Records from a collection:
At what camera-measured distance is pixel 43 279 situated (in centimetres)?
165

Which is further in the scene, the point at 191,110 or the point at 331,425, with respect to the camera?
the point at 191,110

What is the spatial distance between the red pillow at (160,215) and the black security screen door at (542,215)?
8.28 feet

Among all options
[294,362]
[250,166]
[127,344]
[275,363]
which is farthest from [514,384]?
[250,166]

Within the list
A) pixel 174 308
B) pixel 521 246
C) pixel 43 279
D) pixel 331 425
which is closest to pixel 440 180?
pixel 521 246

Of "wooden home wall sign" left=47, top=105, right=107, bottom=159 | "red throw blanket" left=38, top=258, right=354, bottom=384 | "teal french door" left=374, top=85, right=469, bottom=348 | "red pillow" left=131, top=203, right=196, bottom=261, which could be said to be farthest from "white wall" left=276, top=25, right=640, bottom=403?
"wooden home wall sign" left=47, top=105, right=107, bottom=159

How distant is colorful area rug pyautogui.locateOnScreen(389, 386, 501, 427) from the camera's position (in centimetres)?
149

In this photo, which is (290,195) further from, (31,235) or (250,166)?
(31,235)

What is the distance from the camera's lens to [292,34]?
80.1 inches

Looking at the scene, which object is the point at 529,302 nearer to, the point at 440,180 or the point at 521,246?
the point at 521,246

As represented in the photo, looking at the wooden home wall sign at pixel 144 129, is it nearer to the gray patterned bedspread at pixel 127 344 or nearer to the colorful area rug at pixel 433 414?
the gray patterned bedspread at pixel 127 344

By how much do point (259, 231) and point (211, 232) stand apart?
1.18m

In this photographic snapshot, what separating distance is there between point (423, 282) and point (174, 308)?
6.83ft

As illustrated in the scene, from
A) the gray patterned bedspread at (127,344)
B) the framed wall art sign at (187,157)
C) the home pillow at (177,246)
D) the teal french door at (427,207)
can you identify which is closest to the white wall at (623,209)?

** WRITTEN TASK **
Put the lines of the material into a Markdown table with the columns "No." and "Text", starting at the line containing "In this photographic" and ending at the end of the material. Number each line in order and leave out blank lines.

** TASK SOLUTION **
| No. | Text |
|---|---|
| 1 | In this photographic snapshot, what separating distance is there between point (423, 282) and point (174, 308)? |
| 2 | 6.83ft |
| 3 | As illustrated in the scene, from |
| 4 | A) the gray patterned bedspread at (127,344) |
| 5 | B) the framed wall art sign at (187,157) |
| 6 | C) the home pillow at (177,246) |
| 7 | D) the teal french door at (427,207) |
| 8 | can you identify which is closest to the white wall at (623,209)? |